TMS Muse of the Week: Margot Kidder
(MPTV Images)
When Canadian actress Margot Kidder comes up in conversation, there are two images movie fans instantly think of: Lois Lane and a 1970s scream queen. When she wasn’t reporting all the crazy adventures hitting Metropolis and flirting with Superman and his alter ego Clark Kent, she was co-starring in cult favorites in the horror genre. Raised in the northern Canada towns of Yellowknife and Labrador City, Margot claimed she didn’t even see her first movie until high school because there were no TVs at home or movie theaters near her neighborhoods. The acting bug hit her at age 12 when her mother took her to a 1961 performance of the original Broadway production of Lee Adams & Charles Strouse’s ‘Bye Bye Birdie.’ Though she considered going into either politics or film editing during school; Margot ended up becoming a model and TV actress in both Toronto and Vancouver until the raven haired starlet officially crossed over to Hollywood alongside Gene Wilder in Waris Hussein’s comedy Quackser Fortunes Has a Cousin in The Bronx (1970). While not exactly a huge hit, Margot got decent reviews for her performance. But surprisingly, she followed up with less humor filled features; starting with Brian De Palma’s psychological horror film Sisters (1972) where Margot played a pair of twins formerly conjoined and co-starred with her best friend, Jennifer Salt. From there, Margot was cast as the rowdiest and crudest sorority sister in Bob Clark’s slasher Black Christmas (1974), the lead in J. Lee Thompson’s mystery-thriller The Reincarnation of Peter Proud (1975), and rounded out the decade as the female star of Stuart Rosenberg’s supernatural blockbuster The Amityville Horror (1979).
(Warner Bros)
In between appearing in some popular scary flicks, Margot also showed off her dramatic range in George Roy Hill’s The Great Waldo Pepper (1975), Thomas McGuane’s 92 in the Shade (1975), and Paul Mazursky’s Willie & Phil (1980), a US remake of François Truffaut’s classic Jules & Jim (1962). But her big breakthrough, the moment Margot became a household name, was when Richard Donner’s Superman was released in 1978. To many, this interpretation of the comic book hero and his universe is the most influential and best executed, including the portrayal of the Lois/Clark relationship, and the actress’ performance became the fan favorite for the love interest. Margot later co-starred with Christopher Reeve and co. in the three Superman sequels made throughout the 1980s. After embracing her place in pop culture as the essential cinematic Lois, Margot guest starred on the 2004 episodes ‘Crusade’ and ‘Transference’ of the WB’s popular prequel series “Smallville;” and reunited with Donner for his successful film adaptation of Maverick (1994).
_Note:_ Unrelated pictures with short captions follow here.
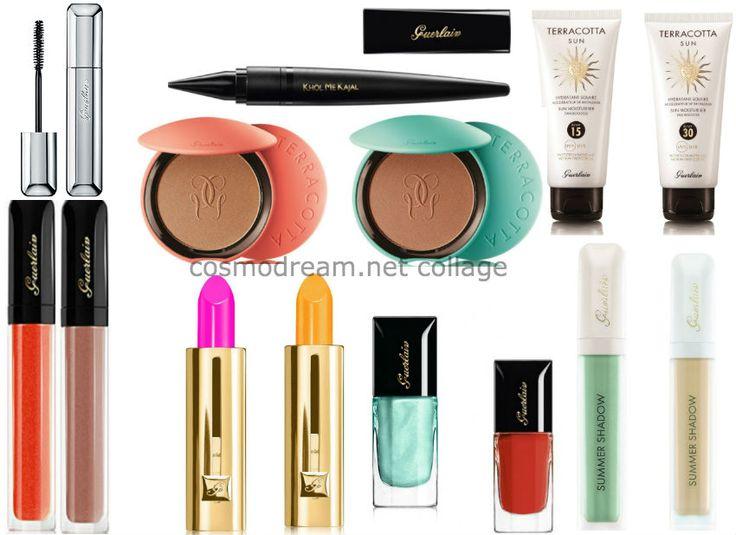 Летняя коллекция макияжа Герлен 2015 - Guerlain Makeup Collection Summer 2015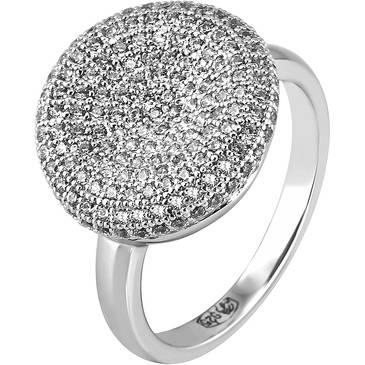 Кольцо Ambrosia из серебра AAA 001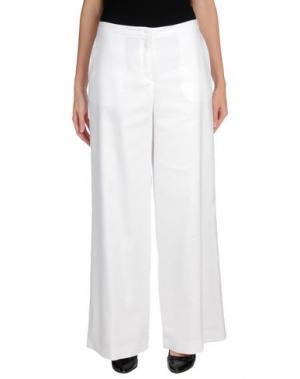 Повседневные брюки PURIFICACION GARCIA. Цвет: белый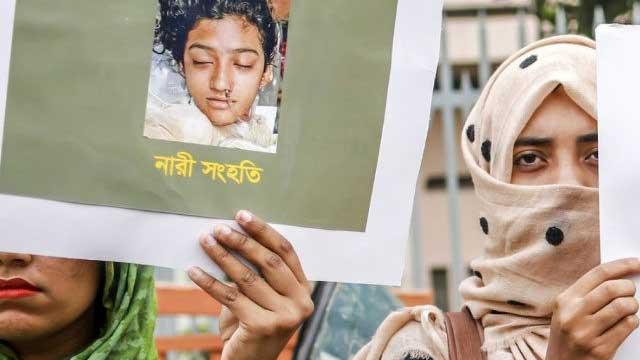 Nusrat murder: HC orders probe against addl magistrate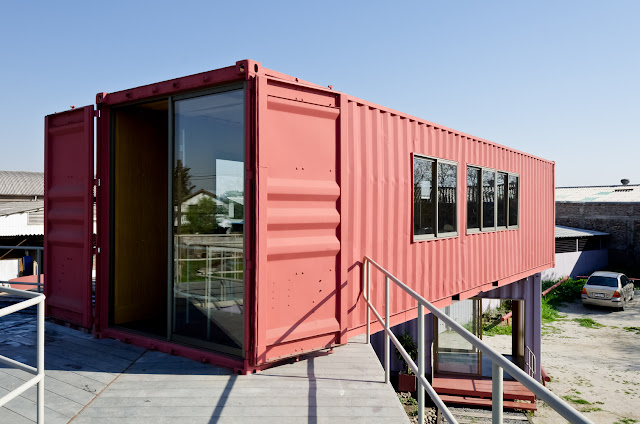 Shipping Container Sale Rooms, Showroom and Offices, Santiago, Chile 5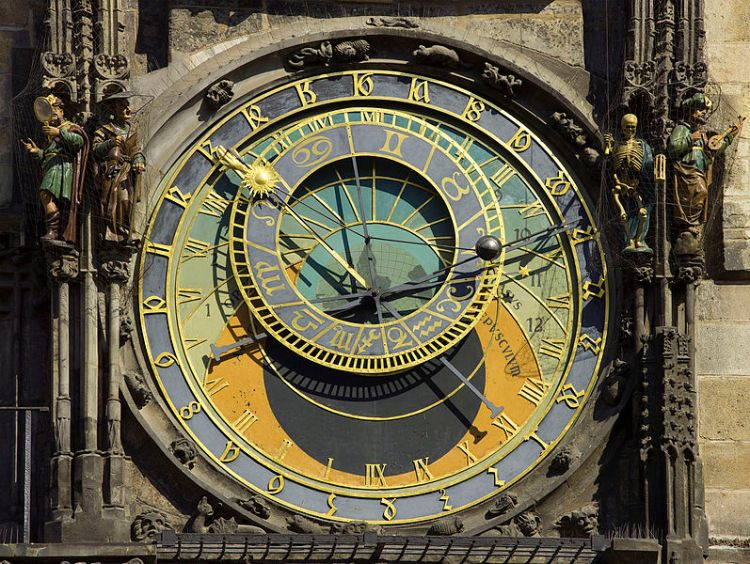 An astronomical clock in Prague. Photo by Andrew Shiva. Source: wikimedia.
Off camera, Margot had relationships with interesting men like Sisters director Brian De Palma, blockbuster pioneer Steven Spielberg, 92 in the Shade director Thomas McGuane, Superman script supervisor Tom Mankiewicz, actor John Heard, comedian Richard Pryor, her Willie & Phil co-star Michael Ontkean, Prime Minister Pierre Trudeau, House Speaker Willie Brown, and filmmaker Philippe de Broca, who directed her in the epic Louisiana (1984). Kidder and McGuane also had a child together, daughter Maggie [b. 1975]. Her real-life personality is said to have been as rebellious and out-going as a lot of the characters she played on screen. Sadly, this is because of her mental history as much as it is from being free-spirited. As a young woman, Margot dealt with incidents of depression and mental breakdowns before being diagnosed with bipolar disorder in middle age. Drugs, a bad car accident in 1990—which prevented her from working for two years—and losing a whole manuscript for a memoir she was writing to a computer virus in 1996 were also serious personal blows to the star. The sudden death of longtime friend Carrie Fisher in 2016 reportedly also had a big impact on Margot emotionally, and unfortunately influenced her to take her own life in 2018. A very sad end to a fascinating woman with her own place in pop culture osmosis.